Write out all the entries word for word, but skip any images.
BEGIN MATERIAL SHOWN
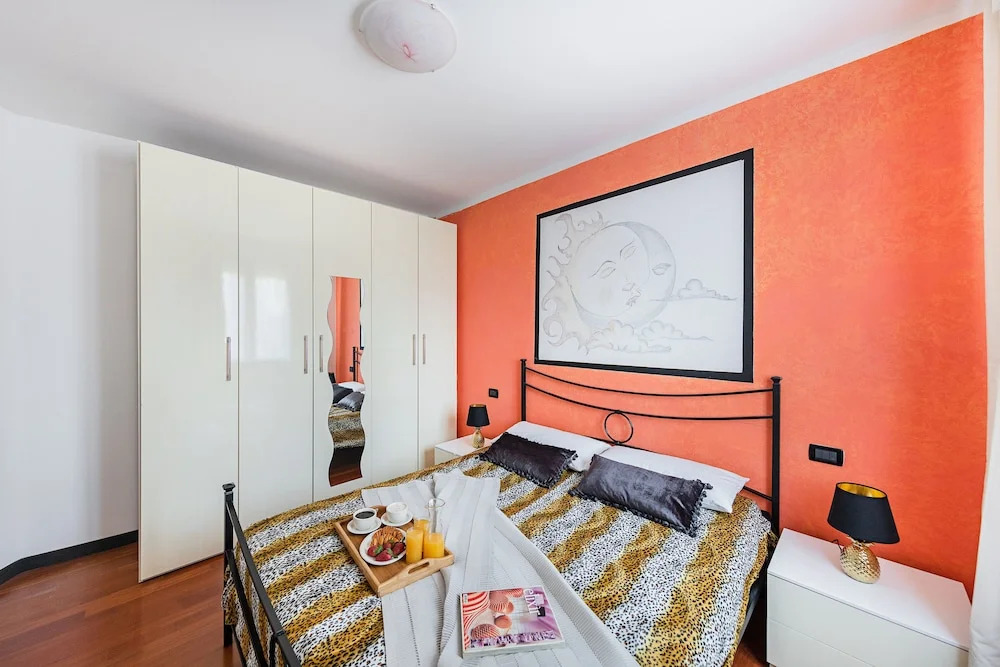 Residence Mimosa PT-2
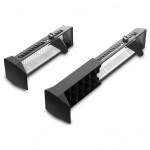 Аксессуар для ПК и Ноутбука Deepcool GH-01 A-RGB (DP-GH01-ARGB)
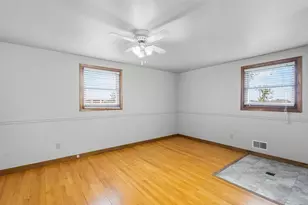 5184 Finger Rd, Green Bay, WI 54311 - Photo 26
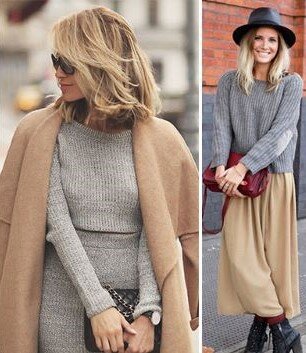 Фото из открытых источников.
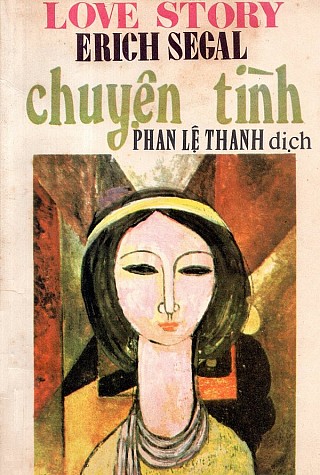 Chuyện Tình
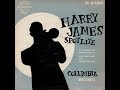 Vine Street Blues (Parts 1 & 2) - Harry James, 1947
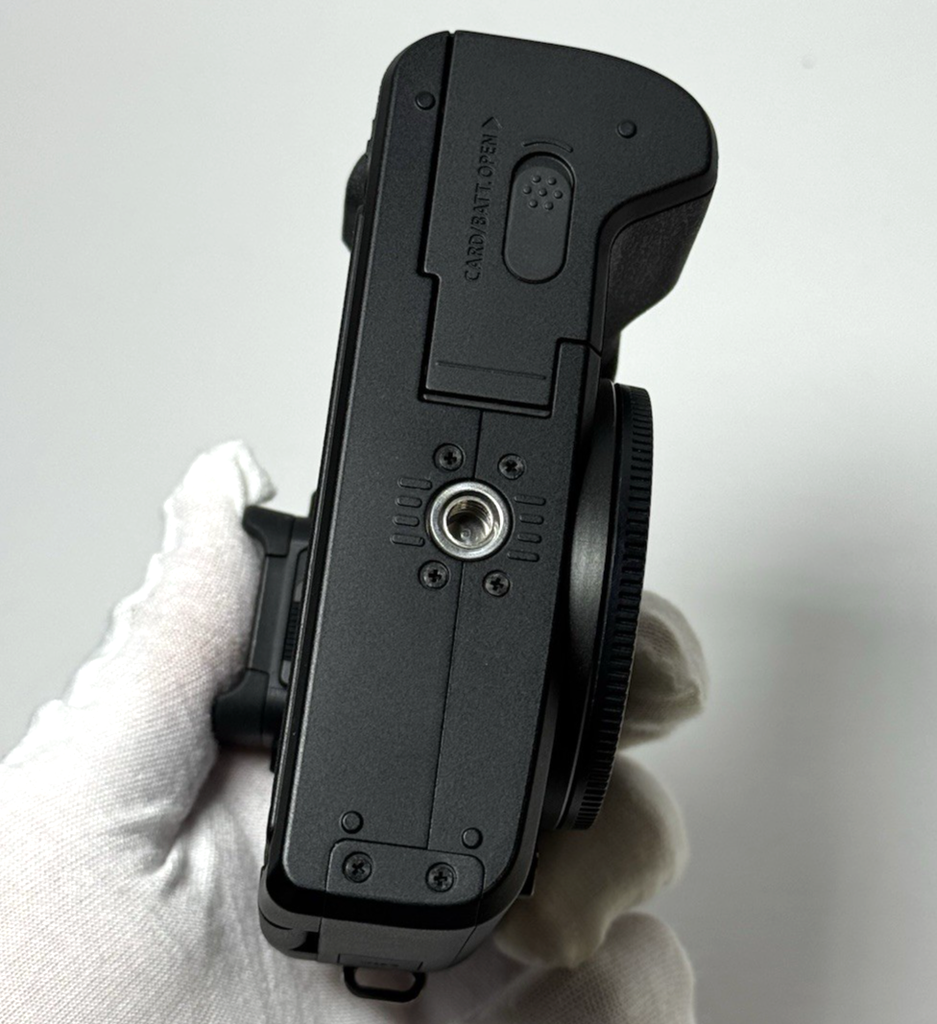 Canon EOS M50 Mark II 4K Mirrorless Camera w/ 15-45 mm Lens #6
END MATERIAL SHOWN
■ RESPONSE TO THE EXERCISE:
 Residence Mimosa PT-2
 Аксессуар для ПК и Ноутбука Deepcool GH-01 A-RGB (DP-GH01-ARGB)
 5184 Finger Rd, Green Bay, WI 54311 - Photo 26
 Фото из открытых источников.
 Chuyện Tình
 Vine Street Blues (Parts 1 & 2) - Harry James, 1947
 Canon EOS M50 Mark II 4K Mirrorless Camera w/ 15-45 mm Lens #6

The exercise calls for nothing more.